I have made purchases from a local gun store as well as online retailers. Even when I buy online, the local gun store is utilized to complete the transfer.


----------



## Todd (Jul 3, 2006)

unpecador said:


> I have made purchases from a local gun store as well as online retailers. Even when I buy online, the local gun store is utilized to complete the transfer.


That's exactly what I have done. I have yet to buy a gun from a show as I have yet to find a gun cheaper at one than I can get locally or on-line.


----------



## bruce333 (Sep 1, 2006)

Never bought from an auction or manufacturer.

On line retailers, local store and the classifieds forum here. I bought my AR lower at a gun show 2 years ago, but don't go to shows anymore.


----------



## tony pasley (May 6, 2006)

The best deal can be mean many things. I look for certian types of guns for collecting and another for carring and yet another just for fun. Price is but a small part of best deal for me. I vote all of the above and then some.


----------



## Gregg1LE (Jan 5, 2009)

I like to use the local gun stores AND living in a large metropolitan area we have two huge sporting goods stores (Bass Pro and Cabelas) which makes it fun to shop for guns , ammo, and accessories.


----------



## JeffWard (Aug 24, 2007)

I buy from either 1 of 2 local gun stores (same owner), who happen to be the biggest in FL (Shoot Straight). They have good prices, excellent service after the sale, and they know me, since I'm there shooting 2-3 days per WEEK now...

"You wanna go, where everybody knows your name..."

JW


----------



## mike#9 (Jul 14, 2008)

I like to support the local shop. The prices are not always the absolute lowest, but after you add on shipping and the transfer fee for FFL dealer......it is so close that I would rather give back to local people. Plus quicker gratification when you buy local in-stock weapons.


----------



## banjar (Dec 11, 2008)

I buy from local shops (have 6 within 1 hour and lots pawn shops) but check prices online.


----------



## Bisley (Aug 24, 2008)

I have bought from local gun stores, gun shows, private individuals, and online.

I prefer the local shops and will usually pay slightly more to buy from them. But if they start 'gouging,' because they lucked out and happen to have a hot item, I steer clear (an example would be $400 LCP's or $700 Walther PPS's). 

I know it's the American way to charge whatever the market will bear, but it harms the friendly atmosphere, and that is really about the only advantage a small shop can offer, in these days when you can have the brown truck deliver all your accessories.


----------



## tekhead1219 (May 16, 2008)

unpecador said:


> I have made purchases from a local gun store as well as online retailers. Even when I buy online, the local gun store is utilized to complete the transfer.
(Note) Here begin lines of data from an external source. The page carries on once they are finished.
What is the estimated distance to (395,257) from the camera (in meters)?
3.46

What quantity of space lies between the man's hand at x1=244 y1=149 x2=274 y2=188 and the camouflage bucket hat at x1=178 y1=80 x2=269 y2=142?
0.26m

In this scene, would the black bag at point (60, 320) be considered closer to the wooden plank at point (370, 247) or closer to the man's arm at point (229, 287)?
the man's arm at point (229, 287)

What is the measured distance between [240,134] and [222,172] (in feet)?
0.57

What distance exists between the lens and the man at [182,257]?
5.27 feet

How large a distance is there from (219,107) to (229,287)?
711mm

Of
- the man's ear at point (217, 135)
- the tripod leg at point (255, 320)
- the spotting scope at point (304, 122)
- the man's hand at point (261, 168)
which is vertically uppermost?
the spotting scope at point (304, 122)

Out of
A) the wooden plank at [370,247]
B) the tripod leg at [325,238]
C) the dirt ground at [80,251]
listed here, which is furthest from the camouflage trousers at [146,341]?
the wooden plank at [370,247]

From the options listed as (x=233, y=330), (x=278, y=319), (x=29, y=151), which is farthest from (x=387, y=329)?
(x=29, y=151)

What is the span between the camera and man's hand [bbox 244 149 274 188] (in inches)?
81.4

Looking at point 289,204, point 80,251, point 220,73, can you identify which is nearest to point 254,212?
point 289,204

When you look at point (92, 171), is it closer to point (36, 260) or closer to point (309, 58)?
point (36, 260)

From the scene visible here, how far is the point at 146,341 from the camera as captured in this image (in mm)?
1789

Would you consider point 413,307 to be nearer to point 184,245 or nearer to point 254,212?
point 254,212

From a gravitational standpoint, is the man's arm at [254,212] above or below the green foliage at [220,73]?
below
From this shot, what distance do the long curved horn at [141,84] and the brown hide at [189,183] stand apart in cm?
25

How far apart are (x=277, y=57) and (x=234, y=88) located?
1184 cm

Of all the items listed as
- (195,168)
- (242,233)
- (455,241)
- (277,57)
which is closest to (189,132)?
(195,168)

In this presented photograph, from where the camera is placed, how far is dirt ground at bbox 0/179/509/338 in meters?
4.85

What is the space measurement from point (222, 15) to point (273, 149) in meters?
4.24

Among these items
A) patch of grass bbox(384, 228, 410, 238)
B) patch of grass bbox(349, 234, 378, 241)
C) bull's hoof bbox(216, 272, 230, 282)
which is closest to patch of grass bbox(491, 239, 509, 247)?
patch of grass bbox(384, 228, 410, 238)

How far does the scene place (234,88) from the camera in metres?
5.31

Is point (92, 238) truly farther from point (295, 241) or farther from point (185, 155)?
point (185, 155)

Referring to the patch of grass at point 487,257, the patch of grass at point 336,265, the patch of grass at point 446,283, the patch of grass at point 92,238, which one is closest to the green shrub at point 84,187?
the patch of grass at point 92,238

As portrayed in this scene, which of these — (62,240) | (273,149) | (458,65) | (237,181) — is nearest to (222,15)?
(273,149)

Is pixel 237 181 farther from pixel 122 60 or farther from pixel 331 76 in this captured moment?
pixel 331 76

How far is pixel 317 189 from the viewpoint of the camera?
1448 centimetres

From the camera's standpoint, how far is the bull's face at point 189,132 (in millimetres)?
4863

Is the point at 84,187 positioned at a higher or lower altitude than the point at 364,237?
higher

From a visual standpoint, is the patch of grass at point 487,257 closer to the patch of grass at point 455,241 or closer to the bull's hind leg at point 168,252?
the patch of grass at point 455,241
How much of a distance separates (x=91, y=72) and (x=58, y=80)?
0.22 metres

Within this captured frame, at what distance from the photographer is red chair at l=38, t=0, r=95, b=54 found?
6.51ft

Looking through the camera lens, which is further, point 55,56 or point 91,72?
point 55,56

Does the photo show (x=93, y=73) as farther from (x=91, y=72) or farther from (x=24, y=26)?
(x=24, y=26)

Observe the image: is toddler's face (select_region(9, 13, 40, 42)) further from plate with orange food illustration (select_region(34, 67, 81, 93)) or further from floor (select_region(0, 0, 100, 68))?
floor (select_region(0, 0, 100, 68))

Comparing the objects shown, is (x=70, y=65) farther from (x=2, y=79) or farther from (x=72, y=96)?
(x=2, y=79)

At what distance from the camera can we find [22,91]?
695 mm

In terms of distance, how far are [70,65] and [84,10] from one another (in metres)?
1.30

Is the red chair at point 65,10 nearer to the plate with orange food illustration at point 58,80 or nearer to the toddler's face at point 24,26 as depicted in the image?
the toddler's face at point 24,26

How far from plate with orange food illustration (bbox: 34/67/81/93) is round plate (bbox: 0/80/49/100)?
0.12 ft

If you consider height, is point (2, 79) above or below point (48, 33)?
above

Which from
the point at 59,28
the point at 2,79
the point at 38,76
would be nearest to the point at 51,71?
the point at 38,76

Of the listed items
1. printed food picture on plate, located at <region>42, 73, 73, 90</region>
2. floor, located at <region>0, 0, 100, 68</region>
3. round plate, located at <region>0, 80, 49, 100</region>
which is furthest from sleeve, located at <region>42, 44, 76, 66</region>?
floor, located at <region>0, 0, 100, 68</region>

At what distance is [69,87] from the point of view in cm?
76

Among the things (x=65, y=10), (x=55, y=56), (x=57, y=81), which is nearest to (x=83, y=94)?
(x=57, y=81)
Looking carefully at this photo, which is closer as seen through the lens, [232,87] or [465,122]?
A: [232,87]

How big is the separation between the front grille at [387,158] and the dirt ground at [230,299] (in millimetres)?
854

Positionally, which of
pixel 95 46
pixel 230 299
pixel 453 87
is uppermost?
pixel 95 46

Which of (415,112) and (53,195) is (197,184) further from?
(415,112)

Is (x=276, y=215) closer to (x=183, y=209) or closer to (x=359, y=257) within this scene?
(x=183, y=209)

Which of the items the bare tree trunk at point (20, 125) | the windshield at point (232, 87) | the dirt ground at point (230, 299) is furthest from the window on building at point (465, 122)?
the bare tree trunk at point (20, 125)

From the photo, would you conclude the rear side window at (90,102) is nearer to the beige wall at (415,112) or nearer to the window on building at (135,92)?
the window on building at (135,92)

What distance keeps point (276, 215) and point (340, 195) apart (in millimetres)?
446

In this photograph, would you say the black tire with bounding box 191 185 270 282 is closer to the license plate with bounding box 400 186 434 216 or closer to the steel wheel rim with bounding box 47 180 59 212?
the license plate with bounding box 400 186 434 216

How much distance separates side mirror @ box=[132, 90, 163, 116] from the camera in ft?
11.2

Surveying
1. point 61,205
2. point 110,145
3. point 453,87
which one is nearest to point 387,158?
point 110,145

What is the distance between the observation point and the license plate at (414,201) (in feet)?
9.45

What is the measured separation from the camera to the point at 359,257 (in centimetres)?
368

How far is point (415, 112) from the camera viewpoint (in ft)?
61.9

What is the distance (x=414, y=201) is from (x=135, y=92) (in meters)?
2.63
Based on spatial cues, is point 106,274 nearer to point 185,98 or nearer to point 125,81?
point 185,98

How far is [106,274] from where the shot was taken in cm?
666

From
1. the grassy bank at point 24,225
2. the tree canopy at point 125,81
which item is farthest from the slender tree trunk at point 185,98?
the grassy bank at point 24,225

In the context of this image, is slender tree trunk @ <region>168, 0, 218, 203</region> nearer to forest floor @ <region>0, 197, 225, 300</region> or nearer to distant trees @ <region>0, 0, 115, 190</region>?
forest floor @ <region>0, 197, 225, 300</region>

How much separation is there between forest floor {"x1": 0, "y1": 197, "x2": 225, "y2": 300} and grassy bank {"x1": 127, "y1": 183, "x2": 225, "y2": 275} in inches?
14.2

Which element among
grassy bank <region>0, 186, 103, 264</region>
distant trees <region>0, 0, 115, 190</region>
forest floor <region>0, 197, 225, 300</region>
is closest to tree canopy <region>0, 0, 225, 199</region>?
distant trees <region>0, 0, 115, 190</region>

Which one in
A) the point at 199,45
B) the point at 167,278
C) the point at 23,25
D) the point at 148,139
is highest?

Same here, I have bought from on-line retailer and have bought from gun shows. Mainly I try to keep my business at 1 of 2 local gun shops just for the relationships that are built. Just my .02.:smt033


----------



## mike#9 (Jul 14, 2008)

JeffWard said:


> I buy from either 1 of 2 local gun stores (same owner), who happen to be the biggest in FL (Shoot Straight). They have good prices, excellent service after the sale, and they know me, since I'm there shooting 2-3 days per WEEK now...
> 
> "You wanna go, where everybody knows your name..."
> 
> JW


I too shop and shoot at Shoot Straight. Great guys, and fantastic product lines.


----------



## TheReaper (Nov 14, 2008)

I buy from local gun shops or sporting goods stores.


----------



## DevilsJohnson (Oct 21, 2007)

one of my local gun stores is one of the more popular online retailers...heh

Well, it's a hour or so up the road but Buds in Paris Ky is great. Most I but I get around here though.


----------



## tmayn14 (Aug 5, 2008)

we have 3 great stores around columbia, sc but i frequent the one 2 or 3 miles from my house. great customer service and an indoor range. i still haven't messed with an online retailer yet.


----------



## oak1971 (Apr 28, 2008)

Local shop treats me right. They let me do layaway on guns I could never afford to pay for all at once. Not many places will order a $2k+ gun and let you take months to pay it off.


----------



## Blanco720 (Dec 22, 2008)

my local shop is unimpressive, at least with my few and brief dealings. I think I will trend toward purchasing in online classifieds for pistols that I have shot/handled.


----------



## brif (Jan 25, 2009)

The last few handguns I have both bought and sold have been over the net. I have a local dealer that has great prices on order in new guns. The problem is he doesn't take trade ins nor does he have any used handguns. Then I have another shop close that I frequented for many years. The prices were good to start then he started taking more mark up. Every time I walked in the door he was complaining about not making any money. Then he would start telling stories of his recent hunt to Africa, bear on Kodiak Island, elk out west and pig in Tennessee. For a guy who claims not to be making any money he sure seems to get around taking all these hunts in the same year! 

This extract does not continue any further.